Note to eco warriors – we know you know this so why do we keep hearing about emissions?

What’s easier to picture? Emissions or destroyed farmland?

Suggested campaign mantras: More coal = less food. Good for coal = bad for farmers.

One Response to Greenpeace furore highlights ignorance

  1. Al Blake says:

    “The motivation is broadly idealistic?” Only if the end justifies the means, and these are dirty means for a doubtful end. It might surprise the Greenies to know that the demon of CO2 is a lot less frightening now after 15 years of no statistically significant increase in world temperatures, and that climate change is less scary since the drought ended, confirming that the Australian cycles of droughts followed by floods still exist today. So a campaign of lies and propaganda directed at the Coal industry cannot be described as idealistic: look at the dishonestry and manipulation involved in their 6 elements of Strategy:
    1. Disrupt and delay building of infrastructure, expecially Ports and Rail.
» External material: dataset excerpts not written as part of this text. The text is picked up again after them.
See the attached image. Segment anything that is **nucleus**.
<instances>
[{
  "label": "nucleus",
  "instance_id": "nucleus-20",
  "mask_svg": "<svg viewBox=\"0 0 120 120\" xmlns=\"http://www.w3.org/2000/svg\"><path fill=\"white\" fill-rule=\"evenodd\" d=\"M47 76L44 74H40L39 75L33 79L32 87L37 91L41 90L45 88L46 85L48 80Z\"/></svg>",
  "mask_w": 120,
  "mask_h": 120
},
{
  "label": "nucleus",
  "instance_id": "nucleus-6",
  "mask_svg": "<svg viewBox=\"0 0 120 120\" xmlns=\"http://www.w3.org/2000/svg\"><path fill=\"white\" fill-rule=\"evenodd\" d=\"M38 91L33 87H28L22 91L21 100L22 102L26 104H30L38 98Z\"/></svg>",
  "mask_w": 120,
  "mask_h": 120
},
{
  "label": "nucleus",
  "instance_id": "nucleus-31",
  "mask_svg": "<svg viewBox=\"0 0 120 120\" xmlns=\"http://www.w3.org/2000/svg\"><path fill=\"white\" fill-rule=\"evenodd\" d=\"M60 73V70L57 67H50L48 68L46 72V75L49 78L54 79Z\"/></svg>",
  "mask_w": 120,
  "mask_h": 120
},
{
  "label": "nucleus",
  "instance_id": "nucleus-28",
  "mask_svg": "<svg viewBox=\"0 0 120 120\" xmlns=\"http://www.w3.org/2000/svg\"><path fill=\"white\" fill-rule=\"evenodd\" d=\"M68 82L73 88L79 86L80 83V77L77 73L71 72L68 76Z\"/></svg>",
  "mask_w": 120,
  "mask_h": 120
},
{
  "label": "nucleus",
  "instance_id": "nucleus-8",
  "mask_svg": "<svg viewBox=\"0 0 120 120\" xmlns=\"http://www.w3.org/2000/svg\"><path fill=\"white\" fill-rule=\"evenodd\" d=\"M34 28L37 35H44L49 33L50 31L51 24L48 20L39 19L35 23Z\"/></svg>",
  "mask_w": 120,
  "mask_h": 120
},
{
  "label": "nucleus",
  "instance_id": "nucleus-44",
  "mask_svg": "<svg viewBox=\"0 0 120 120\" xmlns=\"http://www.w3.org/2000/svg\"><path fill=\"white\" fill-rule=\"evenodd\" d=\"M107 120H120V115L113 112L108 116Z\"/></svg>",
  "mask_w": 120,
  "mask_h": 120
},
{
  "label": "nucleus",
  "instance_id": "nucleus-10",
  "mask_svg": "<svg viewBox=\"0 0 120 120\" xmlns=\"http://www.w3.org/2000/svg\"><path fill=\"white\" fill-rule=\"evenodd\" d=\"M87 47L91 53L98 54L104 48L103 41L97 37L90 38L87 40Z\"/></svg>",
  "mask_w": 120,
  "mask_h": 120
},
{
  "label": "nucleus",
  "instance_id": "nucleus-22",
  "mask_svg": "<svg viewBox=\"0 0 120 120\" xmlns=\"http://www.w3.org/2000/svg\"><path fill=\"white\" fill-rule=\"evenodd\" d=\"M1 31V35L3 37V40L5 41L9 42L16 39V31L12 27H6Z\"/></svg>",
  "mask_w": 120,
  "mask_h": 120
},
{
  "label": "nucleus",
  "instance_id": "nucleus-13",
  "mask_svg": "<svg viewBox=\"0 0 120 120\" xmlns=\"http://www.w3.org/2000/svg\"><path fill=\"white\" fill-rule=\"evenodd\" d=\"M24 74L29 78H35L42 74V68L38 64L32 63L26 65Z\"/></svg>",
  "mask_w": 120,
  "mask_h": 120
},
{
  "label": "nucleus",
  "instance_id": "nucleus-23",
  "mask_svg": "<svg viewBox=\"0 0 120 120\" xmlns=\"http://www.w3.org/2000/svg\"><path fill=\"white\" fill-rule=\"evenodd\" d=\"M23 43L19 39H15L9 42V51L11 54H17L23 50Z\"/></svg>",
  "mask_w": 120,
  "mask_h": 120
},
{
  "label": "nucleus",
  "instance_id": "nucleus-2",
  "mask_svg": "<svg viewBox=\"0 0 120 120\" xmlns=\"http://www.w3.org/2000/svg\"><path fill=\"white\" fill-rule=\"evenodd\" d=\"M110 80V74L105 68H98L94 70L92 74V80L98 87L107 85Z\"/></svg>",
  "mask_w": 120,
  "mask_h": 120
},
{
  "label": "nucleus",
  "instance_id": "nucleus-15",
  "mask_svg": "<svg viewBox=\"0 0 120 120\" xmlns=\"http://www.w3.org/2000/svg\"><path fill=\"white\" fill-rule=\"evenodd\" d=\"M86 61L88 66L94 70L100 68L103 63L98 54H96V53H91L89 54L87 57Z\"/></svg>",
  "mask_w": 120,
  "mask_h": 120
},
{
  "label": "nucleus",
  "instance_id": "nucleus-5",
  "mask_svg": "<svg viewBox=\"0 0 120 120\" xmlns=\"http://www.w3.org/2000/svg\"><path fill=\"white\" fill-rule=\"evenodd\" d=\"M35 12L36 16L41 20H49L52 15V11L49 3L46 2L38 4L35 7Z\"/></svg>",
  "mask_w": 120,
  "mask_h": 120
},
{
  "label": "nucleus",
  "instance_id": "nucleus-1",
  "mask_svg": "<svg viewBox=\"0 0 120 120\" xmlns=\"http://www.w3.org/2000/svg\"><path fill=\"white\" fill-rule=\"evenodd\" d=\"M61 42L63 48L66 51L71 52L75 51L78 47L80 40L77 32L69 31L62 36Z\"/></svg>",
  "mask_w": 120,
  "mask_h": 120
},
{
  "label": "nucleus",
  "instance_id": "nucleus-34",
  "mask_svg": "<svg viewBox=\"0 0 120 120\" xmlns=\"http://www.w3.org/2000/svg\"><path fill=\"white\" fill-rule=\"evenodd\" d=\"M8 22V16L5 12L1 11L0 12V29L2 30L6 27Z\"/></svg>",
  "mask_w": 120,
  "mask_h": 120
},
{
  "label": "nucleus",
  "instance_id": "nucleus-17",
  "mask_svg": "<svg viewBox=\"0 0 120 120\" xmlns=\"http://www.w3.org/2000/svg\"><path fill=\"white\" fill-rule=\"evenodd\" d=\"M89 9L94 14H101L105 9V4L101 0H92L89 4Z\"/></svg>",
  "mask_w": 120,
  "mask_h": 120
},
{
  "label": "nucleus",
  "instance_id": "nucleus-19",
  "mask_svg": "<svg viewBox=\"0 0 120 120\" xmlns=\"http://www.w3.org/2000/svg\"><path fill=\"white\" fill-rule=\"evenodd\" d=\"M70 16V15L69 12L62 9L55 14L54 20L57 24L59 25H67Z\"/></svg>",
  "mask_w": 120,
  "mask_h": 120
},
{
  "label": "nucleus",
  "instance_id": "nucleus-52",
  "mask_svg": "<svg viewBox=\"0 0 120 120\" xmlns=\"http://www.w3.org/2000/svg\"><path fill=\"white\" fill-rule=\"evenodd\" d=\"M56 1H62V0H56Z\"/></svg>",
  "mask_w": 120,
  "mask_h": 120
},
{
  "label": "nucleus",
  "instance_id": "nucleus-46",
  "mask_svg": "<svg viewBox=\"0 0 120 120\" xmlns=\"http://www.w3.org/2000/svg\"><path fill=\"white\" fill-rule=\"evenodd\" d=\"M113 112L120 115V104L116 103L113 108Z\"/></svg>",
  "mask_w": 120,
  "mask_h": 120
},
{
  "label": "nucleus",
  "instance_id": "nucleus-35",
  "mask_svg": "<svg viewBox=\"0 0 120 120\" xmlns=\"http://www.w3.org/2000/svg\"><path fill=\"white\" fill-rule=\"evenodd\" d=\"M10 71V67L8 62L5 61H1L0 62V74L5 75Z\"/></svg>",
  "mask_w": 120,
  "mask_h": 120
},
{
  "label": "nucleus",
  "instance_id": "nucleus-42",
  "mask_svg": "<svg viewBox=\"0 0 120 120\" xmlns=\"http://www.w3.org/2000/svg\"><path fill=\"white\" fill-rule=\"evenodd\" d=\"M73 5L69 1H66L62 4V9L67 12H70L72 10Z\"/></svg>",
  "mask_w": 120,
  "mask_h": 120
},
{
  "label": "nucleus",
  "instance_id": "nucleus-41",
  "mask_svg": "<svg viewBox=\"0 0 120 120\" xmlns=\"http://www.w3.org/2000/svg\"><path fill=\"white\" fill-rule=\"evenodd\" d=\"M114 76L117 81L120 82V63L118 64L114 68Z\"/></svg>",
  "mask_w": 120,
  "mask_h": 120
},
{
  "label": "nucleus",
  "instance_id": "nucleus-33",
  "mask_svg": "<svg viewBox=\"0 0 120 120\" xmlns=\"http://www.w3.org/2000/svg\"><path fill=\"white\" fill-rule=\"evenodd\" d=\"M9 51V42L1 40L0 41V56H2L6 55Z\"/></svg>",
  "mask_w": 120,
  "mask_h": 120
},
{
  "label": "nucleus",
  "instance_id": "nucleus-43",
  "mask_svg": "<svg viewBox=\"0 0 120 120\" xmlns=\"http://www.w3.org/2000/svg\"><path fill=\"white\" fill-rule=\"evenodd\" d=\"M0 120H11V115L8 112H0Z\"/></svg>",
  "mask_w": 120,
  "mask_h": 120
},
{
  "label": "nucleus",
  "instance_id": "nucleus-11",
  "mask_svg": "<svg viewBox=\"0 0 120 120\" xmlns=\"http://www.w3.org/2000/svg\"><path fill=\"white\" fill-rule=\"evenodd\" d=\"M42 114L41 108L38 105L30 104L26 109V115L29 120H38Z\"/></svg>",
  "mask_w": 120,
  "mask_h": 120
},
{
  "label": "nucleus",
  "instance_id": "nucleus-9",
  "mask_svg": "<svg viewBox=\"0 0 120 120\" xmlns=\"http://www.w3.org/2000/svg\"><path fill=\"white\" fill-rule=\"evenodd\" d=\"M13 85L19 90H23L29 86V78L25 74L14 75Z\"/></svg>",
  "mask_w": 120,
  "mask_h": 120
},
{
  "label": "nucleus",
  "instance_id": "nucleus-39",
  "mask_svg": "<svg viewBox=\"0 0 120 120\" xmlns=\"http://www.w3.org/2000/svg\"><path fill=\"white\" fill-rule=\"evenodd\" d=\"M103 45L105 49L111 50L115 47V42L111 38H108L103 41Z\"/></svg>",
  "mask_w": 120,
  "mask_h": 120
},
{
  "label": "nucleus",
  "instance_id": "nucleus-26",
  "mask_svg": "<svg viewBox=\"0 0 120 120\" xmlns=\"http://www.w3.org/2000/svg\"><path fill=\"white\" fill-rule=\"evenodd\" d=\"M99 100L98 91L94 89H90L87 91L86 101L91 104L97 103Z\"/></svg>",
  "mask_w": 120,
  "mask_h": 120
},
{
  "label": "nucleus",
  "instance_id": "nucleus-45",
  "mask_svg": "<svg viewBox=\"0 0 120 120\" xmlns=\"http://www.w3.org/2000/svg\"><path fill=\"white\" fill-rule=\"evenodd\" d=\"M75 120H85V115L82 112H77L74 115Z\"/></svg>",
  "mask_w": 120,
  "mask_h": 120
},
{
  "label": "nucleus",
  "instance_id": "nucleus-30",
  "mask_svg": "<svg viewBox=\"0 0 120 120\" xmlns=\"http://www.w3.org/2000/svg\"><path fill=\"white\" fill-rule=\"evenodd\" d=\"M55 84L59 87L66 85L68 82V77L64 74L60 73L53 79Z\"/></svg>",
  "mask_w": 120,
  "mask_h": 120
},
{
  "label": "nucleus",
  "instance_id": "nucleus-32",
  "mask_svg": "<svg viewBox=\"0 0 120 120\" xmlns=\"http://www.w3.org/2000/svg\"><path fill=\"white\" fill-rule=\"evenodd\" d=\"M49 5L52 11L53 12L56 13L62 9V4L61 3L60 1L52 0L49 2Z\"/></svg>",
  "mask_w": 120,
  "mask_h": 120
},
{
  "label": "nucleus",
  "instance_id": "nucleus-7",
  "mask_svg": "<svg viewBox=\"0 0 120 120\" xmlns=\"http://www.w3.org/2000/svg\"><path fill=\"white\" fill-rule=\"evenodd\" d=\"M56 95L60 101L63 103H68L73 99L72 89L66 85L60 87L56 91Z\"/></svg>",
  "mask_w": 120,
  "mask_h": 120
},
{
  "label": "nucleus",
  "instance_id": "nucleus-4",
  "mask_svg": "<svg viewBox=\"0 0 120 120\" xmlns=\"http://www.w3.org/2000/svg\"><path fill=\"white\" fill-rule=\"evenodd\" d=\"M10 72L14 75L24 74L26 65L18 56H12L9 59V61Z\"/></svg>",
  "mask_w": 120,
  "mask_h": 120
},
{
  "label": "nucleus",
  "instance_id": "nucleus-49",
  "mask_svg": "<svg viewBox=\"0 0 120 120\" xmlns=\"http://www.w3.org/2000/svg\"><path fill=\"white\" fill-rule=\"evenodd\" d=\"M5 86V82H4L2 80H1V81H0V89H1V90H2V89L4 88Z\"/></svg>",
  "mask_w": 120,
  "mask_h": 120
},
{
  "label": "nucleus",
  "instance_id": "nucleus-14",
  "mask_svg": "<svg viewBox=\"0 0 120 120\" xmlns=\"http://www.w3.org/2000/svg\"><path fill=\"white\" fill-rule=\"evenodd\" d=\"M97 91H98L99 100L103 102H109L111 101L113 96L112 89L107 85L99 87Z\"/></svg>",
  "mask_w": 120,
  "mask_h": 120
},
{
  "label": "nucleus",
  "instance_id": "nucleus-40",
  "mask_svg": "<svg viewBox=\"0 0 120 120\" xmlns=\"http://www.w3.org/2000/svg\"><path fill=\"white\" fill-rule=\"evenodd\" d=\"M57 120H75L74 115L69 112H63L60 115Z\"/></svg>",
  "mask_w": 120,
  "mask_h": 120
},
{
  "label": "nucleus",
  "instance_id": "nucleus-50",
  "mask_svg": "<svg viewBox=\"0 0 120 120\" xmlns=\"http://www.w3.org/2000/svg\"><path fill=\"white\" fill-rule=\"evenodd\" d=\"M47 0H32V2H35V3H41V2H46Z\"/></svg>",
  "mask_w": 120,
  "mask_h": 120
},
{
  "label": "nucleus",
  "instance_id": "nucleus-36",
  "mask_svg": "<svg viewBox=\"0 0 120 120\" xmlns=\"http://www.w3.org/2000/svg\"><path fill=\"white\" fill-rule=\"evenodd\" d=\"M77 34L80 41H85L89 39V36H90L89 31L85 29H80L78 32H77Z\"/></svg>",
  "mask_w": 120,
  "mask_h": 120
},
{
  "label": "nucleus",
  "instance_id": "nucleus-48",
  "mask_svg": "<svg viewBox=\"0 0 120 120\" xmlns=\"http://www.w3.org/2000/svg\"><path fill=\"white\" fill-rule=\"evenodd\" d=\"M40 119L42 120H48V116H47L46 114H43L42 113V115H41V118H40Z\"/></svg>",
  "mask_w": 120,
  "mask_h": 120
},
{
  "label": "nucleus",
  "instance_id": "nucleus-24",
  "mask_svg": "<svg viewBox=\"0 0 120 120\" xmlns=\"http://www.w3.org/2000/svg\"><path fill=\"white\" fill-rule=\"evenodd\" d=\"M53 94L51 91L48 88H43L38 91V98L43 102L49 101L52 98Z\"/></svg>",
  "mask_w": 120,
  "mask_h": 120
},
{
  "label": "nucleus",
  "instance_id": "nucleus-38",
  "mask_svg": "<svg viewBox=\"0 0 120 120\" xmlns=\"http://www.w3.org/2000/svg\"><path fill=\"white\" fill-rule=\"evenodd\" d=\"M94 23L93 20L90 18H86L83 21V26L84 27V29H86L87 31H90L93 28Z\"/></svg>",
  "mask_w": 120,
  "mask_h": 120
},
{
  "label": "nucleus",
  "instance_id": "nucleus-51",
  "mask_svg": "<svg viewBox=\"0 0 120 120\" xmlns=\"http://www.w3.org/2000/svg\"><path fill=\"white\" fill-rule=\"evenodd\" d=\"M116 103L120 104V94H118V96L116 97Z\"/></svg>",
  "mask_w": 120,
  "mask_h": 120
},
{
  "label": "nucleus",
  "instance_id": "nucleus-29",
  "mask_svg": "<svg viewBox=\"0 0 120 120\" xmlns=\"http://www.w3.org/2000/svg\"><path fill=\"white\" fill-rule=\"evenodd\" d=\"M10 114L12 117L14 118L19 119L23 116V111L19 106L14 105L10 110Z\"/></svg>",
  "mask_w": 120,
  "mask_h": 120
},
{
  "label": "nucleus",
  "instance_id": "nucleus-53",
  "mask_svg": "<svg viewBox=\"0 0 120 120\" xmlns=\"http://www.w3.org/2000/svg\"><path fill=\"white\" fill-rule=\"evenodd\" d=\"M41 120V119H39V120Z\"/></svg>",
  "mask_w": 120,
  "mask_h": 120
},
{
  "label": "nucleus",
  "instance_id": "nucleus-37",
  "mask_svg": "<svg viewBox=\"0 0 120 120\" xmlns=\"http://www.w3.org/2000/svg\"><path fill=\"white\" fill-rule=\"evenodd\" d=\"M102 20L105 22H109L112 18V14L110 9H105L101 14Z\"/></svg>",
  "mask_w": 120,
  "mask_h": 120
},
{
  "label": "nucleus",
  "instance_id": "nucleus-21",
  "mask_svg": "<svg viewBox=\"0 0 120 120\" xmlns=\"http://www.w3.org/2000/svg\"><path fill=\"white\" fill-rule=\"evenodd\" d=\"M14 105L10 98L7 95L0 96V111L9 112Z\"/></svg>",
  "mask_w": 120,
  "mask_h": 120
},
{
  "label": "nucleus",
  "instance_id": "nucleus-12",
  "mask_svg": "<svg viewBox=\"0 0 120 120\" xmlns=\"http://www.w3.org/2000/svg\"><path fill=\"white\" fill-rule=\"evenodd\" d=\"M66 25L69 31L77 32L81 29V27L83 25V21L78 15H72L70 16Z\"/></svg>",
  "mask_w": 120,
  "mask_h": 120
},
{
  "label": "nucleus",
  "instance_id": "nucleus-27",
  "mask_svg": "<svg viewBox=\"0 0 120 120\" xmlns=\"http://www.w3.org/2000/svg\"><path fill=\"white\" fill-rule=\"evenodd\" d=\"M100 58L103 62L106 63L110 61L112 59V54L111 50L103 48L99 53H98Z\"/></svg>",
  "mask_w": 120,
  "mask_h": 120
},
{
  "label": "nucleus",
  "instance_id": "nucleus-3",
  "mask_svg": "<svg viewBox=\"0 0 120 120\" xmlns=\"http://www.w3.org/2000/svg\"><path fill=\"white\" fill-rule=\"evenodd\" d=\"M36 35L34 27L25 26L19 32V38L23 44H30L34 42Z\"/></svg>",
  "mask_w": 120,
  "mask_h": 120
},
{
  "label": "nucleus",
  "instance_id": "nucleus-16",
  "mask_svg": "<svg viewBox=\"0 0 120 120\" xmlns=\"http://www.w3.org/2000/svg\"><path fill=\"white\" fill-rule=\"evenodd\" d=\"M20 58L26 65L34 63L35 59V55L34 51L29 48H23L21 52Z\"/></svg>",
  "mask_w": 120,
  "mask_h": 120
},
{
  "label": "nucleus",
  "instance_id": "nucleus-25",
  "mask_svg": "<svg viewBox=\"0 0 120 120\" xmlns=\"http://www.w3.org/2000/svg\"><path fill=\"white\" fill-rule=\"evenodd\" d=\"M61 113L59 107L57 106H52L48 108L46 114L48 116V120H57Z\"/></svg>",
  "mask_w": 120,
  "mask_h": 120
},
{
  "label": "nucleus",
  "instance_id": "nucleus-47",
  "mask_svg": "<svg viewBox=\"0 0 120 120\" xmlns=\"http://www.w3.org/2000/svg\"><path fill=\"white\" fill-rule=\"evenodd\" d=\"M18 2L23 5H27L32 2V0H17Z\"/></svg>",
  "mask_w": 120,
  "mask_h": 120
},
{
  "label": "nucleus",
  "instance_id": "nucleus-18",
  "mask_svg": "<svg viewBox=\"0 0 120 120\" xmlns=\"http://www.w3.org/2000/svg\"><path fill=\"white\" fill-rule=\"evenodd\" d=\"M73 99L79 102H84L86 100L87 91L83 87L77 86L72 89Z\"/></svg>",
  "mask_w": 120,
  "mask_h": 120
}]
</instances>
What do we call ecological terrorists? Ecoteurs?
    2. Constrain the space: exclude mining from anywhere they can using “outrage over coal seam gas” – they aren’t interested in food security or clean water, except where that motivates the public to advance their agenda. They even have Alan Jones acting as their stalking horse lately.
    3.Increase investor risk: the mining and Carbon taxes have already done that.
    4. Increase costs: ditto.
    5. Withdraw the social licence – In other words, demonise the the industry that brings us wealth, employment, taxes to fund social welfare, and cheap reliable electricity. You better have something – hydro, nuclear, geothermal – in place first, before you close the coal-fired plants, or there will be hell to pay. Our society is quite fragile and depends on electricity to run. If it fails there will be starvation in the cities within weeks.
    6. Build a powerful movement. Done: the green equivalent of the IRA is Greenpeace, and the Green Party is their Sinn Fein Political Arm.
    Their plans don’t just threaten Coal, they threaten all of our industrial base that keps us all fed, sheltered and warm.
    I don’t think the political reaction to this evil plan has been anywhere near strong enough.